Challenge. Copy all entries without alteration and skip the pictures they hold.

Material.
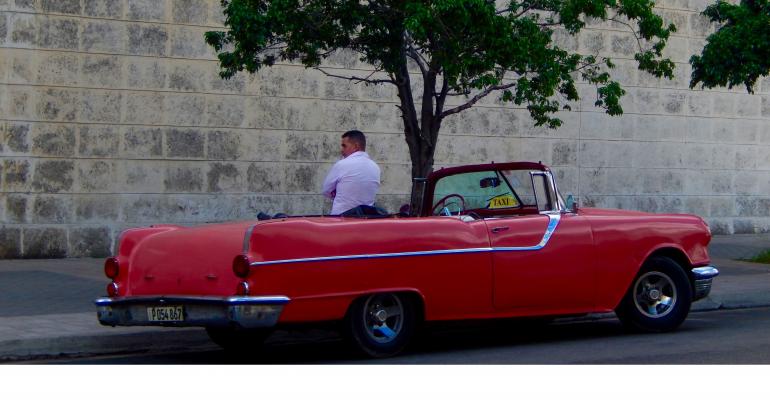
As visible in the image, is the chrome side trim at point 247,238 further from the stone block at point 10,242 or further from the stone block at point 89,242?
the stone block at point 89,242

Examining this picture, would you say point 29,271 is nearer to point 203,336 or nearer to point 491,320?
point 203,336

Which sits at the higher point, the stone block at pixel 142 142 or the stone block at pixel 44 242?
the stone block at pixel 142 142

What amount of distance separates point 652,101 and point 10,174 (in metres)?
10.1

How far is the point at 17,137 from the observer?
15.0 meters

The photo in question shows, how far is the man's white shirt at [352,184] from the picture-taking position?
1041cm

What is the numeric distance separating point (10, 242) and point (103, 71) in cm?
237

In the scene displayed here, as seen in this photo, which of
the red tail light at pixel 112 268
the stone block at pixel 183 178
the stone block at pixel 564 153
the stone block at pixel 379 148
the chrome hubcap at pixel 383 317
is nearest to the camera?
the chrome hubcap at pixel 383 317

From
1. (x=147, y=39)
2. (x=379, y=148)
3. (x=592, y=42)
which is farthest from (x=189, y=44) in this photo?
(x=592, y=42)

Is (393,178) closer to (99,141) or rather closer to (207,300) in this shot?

Output.
As visible in the image, is the chrome side trim at point 247,238 further from the stone block at point 10,242 or further from the stone block at point 89,242?
the stone block at point 89,242

Examining this picture, would you say point 29,271 is nearer to point 203,336 or nearer to point 491,320?
point 203,336

Which sits at the higher point, the stone block at pixel 142 142 or the stone block at pixel 44 242?
the stone block at pixel 142 142

What amount of distance separates point 652,101 and point 10,174 (in metres)?
10.1

How far is the point at 17,137 from the observer?
15.0 meters

The photo in question shows, how far is the man's white shirt at [352,184] from the picture-taking position?
1041cm

What is the numeric distance separating point (10, 242) and point (103, 71) in cm?
237

In the scene displayed here, as seen in this photo, which of
the red tail light at pixel 112 268
the stone block at pixel 183 178
the stone block at pixel 564 153
the stone block at pixel 379 148
the chrome hubcap at pixel 383 317
is nearest to the camera?
the chrome hubcap at pixel 383 317

From
1. (x=147, y=39)
2. (x=379, y=148)
3. (x=592, y=42)
which is farthest from (x=189, y=44) in this photo?
(x=592, y=42)

Is (393,178) closer to (99,141) or rather closer to (207,300) in this shot?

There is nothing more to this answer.